The Guardian (Charlottetown)

Loonie pulls back from three-month high

- FERGAL SMITH

TORONTO — The Canadian dollar edged lower against its U.S. counterpar­t on Wednesday as oil prices fell and ahead of an interest rate decision by the Bank of Canada, with the loonie pulling back from its highest in nearly three months.

The price of oil, one of Canada’s major exports, was pressured by doubts that an early meeting of OPEC and its allies to extend existing output cuts will take place. U.S. crude prices were down 0.5 percent at $36.64 a barrel.

The Bank of Canada will hold interest rates at a record low of 0.25 per cent until at least the end of next year as the economy reels from the coronaviru­s crisis, according to nearly every economist polled by Reuters.
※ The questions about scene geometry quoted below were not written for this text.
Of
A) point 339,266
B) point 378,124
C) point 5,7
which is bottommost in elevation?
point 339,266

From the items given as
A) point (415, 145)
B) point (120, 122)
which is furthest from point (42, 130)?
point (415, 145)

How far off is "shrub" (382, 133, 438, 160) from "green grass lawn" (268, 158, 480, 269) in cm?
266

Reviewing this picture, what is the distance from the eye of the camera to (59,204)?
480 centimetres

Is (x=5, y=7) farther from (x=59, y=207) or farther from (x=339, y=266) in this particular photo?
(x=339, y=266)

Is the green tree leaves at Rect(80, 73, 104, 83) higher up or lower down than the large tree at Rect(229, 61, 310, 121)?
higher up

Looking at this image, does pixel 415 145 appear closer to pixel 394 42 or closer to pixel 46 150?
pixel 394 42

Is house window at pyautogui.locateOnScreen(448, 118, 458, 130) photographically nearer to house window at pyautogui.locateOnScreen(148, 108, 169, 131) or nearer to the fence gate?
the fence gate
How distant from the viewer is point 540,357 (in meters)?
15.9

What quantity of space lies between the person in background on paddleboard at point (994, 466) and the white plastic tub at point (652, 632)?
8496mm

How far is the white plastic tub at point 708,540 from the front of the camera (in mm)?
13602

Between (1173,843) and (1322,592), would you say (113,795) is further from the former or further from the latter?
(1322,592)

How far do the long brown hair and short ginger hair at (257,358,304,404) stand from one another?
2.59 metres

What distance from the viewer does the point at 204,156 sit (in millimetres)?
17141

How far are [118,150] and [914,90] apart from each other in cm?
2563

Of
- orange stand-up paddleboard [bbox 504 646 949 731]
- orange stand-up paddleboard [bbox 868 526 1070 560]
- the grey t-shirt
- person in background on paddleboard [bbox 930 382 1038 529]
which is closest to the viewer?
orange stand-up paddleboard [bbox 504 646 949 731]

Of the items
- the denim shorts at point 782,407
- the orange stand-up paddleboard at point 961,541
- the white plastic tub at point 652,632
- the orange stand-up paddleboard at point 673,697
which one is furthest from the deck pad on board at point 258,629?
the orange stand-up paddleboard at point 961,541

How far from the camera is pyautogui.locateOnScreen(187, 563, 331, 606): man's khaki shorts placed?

The interest rate decision was expected to come Wednesday and will be the first with Tiff Macklem as governor of the central bank. He began his seven-year term yesterday.

Canadian labour productivi­ty rose 3.4 per cent in the first quarter, the largest quarterly increase recorded, as hours worked fell faster than business output, Statistics Canada said.

The Canadian dollar was trading 0.1 per cent lower at 1.3526 to the greenback, or 73.93 U.S. cents. The currency touched its strongest intraday level since March 9 at 1.3476.

The loonie has rallied since hitting a four-year low in March as investors grew more optimistic about a global economic recovery. World shares reached three-month highs on Wednesday as a closely watched survey of service sector activity in China recovered to pre-epidemic levels in May.